▸ **Pasaje**:
========================================

Nuestra relación con los gérmenes ha sido complicada. Nos estaban matando poco a poco, delante de nuestros propios ojos y nosotros, que vivíamos aún en la edad de la inocencia, acusábamos de nuestros males a humores, maleficios o desequilibrios del chi.
Cuando hablamos sobre el momento en que nos dimos cuenta de que algo no encajaba en nuestras teorías tradicionales, solemos hablar de Ignac Semmelweis, un jovencísimo estudiante de medicina que en la década de los '40 del siglo XIX trabajaba en un hospital de Viena.
Seguro que os suena la historia: en aquellos años, un tercio de todas las madres morían después de dar a luz por la 'sepsis puerperal'. Bueno, todas no. La enfermedad era realmente clasista: sobre todo, eran las mujeres de clase baja, que tenían a sus hijos en los hospitales, las que morían de la noche a la mañana. Las mujeres de alta posición, las que daban a luz en casa, casi nunca morían (al menos, por la sepsis en cuestión).
La cuestión sigue intrigando 180 años después, así que imaginad a Semmelweis. Encontrar la respuesta no fue fácil: le costó dar con ella 17 años y otros 5 más en encontrar un editor dispuesto a publicarla. Según explicó, las infecciones puerperales estaban causadas por los propios médicos, que pasaban de las salas de disección a los paritorios sin ni siquiera lavarse las manos.

========================================

▸ **Ítems de un conjunto de datos**:
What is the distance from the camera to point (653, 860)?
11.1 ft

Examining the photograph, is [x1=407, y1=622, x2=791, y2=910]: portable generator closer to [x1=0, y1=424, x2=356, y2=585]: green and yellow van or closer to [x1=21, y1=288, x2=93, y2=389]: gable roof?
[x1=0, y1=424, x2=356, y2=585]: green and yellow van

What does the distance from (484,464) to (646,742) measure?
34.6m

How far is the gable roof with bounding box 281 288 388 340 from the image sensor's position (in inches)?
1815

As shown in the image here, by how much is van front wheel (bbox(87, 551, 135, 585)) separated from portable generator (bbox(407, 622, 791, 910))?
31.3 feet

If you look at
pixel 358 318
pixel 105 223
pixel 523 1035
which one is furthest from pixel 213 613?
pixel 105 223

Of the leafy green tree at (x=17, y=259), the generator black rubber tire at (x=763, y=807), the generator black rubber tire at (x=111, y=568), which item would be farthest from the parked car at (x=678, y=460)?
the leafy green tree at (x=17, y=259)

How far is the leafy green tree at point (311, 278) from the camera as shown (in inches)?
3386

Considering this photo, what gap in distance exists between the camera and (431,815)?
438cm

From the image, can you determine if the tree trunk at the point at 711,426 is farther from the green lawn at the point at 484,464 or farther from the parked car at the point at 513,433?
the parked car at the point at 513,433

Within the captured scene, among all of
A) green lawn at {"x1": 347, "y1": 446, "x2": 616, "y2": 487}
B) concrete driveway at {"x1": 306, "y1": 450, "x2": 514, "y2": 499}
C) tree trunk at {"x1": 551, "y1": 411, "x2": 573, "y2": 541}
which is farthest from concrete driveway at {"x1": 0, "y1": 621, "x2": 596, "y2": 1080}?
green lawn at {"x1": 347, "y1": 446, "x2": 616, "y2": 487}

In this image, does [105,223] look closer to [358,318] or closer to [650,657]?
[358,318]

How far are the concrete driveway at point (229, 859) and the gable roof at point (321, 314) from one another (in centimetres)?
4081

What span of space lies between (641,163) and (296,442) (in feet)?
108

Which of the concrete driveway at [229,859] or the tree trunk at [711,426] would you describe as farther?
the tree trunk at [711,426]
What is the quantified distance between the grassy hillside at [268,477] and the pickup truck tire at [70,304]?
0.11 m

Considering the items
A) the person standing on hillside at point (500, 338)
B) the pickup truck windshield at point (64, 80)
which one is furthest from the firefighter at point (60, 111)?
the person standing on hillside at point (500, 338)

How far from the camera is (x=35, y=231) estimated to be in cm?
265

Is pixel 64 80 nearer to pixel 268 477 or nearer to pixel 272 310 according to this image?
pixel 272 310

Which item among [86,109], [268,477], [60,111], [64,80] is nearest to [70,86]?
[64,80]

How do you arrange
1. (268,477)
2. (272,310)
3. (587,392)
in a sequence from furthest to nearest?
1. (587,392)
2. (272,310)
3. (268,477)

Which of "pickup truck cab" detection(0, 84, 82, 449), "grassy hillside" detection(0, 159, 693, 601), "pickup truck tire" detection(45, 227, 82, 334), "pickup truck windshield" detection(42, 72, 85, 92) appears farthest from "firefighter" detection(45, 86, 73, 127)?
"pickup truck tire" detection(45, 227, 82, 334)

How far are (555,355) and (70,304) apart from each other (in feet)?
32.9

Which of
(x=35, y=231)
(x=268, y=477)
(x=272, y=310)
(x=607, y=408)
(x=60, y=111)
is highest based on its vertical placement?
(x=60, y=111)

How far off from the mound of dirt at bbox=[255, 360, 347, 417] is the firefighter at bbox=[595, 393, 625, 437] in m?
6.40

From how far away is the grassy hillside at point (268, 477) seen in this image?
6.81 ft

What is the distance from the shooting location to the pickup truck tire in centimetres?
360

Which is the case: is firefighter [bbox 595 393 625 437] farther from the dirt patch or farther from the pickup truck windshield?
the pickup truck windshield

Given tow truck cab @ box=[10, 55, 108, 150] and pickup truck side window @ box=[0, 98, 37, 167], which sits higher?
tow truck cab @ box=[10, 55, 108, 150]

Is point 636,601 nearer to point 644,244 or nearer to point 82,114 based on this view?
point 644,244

========================================

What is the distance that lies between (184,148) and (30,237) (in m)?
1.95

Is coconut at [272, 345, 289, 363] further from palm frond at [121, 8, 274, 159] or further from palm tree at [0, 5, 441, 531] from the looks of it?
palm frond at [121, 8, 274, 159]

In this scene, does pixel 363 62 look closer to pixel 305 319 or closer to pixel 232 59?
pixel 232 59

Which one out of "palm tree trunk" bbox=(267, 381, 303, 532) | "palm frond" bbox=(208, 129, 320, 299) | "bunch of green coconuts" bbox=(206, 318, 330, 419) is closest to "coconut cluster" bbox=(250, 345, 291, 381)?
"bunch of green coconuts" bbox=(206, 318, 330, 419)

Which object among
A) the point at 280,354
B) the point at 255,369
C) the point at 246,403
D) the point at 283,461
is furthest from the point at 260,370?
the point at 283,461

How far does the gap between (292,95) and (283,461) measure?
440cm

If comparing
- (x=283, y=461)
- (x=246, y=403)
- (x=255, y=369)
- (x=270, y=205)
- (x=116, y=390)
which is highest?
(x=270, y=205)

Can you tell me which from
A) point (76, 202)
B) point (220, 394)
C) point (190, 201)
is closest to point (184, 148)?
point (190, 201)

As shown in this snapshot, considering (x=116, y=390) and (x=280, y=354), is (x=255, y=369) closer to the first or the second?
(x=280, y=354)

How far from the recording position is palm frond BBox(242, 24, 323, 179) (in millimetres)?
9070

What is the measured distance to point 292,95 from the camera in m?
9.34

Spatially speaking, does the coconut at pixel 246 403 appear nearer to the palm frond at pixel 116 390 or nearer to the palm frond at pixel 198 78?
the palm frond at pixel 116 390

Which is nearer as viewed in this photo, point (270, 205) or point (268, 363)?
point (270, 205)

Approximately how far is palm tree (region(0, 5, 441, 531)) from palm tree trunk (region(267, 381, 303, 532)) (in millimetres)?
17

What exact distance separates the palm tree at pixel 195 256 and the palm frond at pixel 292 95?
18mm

========================================

▸ **Qué debes hacer**:
Di si cada afirmación concuerda con el pasaje sobre Semmelweis, respondiendo sí o no y citando literalmente las palabras del pasaje que lo deciden.
1. Semmelweis trabajaba en un hospital de Viena en la década de los 40 del siglo XIX.
2. Las mujeres de alta posición que daban a luz en casa morían con frecuencia por la sepsis puerperal.
3. Semmelweis tardó diecisiete años en encontrar la respuesta.

▸ **Respuesta**:
1. Sí: «en la década de los '40 del siglo XIX trabajaba en un hospital de Viena».
2. No: «Las mujeres de alta posición, las que daban a luz en casa, casi nunca morían».
3. Sí: «le costó dar con ella 17 años».